>> Begin Source material

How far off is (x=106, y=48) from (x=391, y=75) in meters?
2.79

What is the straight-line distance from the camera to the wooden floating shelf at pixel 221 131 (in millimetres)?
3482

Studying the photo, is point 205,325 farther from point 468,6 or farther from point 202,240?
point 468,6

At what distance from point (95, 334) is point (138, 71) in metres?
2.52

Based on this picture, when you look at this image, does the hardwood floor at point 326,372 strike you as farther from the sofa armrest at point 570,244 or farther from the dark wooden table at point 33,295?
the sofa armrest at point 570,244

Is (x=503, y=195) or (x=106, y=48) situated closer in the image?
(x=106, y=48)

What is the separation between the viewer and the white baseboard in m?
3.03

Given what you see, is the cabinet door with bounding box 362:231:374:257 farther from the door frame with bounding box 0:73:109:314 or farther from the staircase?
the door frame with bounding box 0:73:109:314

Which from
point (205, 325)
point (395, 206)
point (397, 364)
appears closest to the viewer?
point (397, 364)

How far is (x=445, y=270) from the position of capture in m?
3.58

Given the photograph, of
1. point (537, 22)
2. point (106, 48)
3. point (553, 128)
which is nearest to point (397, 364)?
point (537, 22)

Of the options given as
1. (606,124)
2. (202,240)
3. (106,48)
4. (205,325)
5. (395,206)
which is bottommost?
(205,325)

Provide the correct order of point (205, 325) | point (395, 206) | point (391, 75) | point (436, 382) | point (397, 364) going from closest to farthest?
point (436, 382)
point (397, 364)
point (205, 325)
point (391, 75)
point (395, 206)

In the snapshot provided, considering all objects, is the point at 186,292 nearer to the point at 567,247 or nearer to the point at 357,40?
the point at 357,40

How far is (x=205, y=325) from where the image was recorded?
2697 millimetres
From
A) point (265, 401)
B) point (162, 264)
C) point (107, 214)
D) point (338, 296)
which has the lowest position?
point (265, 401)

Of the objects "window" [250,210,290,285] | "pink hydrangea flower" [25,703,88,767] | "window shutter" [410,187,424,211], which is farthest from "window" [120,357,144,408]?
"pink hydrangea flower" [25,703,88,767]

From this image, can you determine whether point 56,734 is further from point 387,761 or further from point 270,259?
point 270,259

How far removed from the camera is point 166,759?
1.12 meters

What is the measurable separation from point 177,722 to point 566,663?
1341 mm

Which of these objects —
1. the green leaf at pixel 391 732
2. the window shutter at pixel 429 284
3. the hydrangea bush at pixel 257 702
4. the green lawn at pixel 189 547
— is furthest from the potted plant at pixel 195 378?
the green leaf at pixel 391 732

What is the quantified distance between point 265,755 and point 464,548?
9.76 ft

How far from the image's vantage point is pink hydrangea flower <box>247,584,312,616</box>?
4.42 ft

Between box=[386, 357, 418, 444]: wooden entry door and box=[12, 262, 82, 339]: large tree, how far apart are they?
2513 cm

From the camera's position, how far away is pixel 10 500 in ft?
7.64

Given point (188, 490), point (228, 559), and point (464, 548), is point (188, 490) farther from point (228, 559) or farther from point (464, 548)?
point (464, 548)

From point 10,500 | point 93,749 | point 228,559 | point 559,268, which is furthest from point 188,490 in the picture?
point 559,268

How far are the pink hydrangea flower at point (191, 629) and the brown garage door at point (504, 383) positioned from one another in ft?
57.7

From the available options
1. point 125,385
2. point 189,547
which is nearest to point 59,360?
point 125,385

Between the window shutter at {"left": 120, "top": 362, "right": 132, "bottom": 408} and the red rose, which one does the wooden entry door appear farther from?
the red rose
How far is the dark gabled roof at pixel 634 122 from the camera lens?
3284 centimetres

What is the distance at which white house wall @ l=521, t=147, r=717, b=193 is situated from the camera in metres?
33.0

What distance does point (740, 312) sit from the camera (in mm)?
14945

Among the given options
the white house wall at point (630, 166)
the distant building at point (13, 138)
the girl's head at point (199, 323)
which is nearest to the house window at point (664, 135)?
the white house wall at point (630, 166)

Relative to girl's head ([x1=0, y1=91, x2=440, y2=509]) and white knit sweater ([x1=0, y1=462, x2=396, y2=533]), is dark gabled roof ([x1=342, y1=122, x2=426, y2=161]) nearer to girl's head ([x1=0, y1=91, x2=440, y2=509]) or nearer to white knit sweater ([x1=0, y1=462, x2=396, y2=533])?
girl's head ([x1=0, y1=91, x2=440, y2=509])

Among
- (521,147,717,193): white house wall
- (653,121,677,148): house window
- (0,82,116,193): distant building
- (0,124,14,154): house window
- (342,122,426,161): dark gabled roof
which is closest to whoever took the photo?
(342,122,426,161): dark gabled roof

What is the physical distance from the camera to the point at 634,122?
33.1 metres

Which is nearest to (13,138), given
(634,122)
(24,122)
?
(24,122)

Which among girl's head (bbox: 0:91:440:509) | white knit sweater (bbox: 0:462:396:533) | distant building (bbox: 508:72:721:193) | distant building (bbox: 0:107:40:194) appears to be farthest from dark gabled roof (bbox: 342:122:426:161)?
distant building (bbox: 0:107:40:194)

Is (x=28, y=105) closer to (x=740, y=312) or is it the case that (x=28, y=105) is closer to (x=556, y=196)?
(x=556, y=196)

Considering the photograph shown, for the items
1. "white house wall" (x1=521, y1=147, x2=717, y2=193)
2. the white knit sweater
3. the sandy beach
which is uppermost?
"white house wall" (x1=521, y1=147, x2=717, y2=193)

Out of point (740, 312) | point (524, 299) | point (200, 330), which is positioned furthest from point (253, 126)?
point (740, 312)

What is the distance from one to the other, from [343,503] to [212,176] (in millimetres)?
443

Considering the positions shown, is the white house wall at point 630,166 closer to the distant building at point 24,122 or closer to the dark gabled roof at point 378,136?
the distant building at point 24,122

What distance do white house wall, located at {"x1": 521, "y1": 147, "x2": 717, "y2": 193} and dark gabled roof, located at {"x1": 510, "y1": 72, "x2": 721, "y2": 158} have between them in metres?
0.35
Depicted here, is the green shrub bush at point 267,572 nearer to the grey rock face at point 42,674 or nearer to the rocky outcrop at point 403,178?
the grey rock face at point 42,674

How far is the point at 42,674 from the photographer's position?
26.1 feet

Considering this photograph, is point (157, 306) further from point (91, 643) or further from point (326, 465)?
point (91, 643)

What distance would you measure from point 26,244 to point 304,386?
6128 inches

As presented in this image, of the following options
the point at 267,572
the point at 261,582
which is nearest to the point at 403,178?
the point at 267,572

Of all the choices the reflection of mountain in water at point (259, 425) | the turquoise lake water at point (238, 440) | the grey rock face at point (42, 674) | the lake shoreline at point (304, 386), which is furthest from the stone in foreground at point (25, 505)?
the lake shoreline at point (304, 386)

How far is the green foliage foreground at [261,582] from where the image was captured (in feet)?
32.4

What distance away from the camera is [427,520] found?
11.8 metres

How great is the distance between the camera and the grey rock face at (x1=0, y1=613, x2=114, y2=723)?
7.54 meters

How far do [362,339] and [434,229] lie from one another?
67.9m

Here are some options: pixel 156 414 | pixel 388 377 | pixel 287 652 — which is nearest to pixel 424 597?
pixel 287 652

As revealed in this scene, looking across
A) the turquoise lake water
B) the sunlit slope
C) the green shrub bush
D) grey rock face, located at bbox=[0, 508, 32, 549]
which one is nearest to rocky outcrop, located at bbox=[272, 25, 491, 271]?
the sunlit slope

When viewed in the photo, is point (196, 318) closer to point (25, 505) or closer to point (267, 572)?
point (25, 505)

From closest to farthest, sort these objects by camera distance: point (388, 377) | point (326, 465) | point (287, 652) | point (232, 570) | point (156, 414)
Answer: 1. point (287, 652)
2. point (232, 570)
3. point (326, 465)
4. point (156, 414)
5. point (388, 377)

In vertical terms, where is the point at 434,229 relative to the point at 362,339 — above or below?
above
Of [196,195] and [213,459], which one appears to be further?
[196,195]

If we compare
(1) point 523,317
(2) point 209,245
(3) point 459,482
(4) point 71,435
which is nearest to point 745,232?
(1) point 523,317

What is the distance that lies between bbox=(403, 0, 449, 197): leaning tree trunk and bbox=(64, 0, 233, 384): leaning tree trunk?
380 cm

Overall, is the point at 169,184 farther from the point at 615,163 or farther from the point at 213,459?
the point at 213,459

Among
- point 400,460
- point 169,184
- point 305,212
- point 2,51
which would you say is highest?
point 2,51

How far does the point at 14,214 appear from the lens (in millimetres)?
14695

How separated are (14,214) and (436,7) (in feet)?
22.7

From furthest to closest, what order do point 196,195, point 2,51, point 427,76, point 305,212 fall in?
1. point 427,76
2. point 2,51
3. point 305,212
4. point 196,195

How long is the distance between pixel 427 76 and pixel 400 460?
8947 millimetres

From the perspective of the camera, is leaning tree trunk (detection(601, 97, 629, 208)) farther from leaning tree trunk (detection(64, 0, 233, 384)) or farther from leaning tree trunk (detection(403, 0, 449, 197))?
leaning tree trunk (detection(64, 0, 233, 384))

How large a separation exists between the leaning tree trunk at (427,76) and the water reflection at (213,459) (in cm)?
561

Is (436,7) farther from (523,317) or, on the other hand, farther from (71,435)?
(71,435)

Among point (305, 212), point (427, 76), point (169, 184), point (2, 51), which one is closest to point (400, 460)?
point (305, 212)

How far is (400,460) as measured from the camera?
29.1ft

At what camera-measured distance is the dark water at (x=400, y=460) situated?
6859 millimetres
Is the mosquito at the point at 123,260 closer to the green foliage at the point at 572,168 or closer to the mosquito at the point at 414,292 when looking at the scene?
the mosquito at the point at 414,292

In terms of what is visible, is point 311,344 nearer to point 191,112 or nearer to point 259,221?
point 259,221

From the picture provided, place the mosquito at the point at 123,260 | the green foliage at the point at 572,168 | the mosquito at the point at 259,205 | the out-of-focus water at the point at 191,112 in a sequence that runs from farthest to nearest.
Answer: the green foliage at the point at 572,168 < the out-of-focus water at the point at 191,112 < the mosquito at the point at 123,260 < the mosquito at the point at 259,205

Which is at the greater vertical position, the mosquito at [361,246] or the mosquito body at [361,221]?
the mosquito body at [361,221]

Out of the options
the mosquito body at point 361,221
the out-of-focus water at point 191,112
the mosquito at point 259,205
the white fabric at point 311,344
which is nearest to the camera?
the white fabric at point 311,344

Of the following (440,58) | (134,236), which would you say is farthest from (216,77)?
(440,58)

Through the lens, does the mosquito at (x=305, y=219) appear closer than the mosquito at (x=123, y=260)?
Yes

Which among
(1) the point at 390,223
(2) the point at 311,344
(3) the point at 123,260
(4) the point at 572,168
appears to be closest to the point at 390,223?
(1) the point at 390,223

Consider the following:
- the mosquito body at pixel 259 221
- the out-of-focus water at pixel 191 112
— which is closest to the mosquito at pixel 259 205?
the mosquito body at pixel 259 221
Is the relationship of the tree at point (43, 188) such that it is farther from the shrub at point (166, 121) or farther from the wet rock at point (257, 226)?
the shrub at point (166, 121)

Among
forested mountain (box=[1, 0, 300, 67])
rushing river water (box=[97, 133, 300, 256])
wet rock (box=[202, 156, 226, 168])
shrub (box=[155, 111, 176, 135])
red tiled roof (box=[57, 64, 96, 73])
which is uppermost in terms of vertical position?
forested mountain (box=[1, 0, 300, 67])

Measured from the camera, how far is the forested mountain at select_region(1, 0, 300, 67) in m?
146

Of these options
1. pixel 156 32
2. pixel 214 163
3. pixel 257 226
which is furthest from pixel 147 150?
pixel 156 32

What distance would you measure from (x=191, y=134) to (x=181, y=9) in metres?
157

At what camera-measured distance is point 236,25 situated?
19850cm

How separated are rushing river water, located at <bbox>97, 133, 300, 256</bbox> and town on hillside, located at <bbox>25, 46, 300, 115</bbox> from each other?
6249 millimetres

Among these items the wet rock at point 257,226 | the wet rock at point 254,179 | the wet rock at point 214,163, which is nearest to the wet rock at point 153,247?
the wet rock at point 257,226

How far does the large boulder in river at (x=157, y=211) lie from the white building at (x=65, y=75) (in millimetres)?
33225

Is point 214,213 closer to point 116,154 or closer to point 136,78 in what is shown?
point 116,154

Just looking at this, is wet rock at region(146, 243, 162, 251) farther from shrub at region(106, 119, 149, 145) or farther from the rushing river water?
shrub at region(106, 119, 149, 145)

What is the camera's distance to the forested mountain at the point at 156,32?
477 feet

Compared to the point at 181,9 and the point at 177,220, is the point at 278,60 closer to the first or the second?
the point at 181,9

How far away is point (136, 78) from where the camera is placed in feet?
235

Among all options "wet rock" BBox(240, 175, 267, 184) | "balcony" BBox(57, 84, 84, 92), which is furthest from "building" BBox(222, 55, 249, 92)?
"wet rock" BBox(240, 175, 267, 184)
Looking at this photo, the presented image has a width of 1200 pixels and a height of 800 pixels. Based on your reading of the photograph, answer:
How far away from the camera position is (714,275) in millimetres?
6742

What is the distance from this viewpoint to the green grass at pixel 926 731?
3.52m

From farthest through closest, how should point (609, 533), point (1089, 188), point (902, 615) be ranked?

>> End Source material

Repeat only what runs from the line holding "How far away is point" to the end of the data, keeping every line exactly as written, first and last included.

How far away is point (136, 78) from where the camera is placed in feet?
235

Among all options "wet rock" BBox(240, 175, 267, 184) | "balcony" BBox(57, 84, 84, 92), which is furthest from "building" BBox(222, 55, 249, 92)?
"wet rock" BBox(240, 175, 267, 184)
Looking at this photo, the presented image has a width of 1200 pixels and a height of 800 pixels. Based on your reading of the photograph, answer:
How far away from the camera position is (714,275) in millimetres?
6742

What is the distance from this viewpoint to the green grass at pixel 926 731?
3.52m

From farthest through closest, how should point (609, 533), point (1089, 188), point (902, 615) be ranked?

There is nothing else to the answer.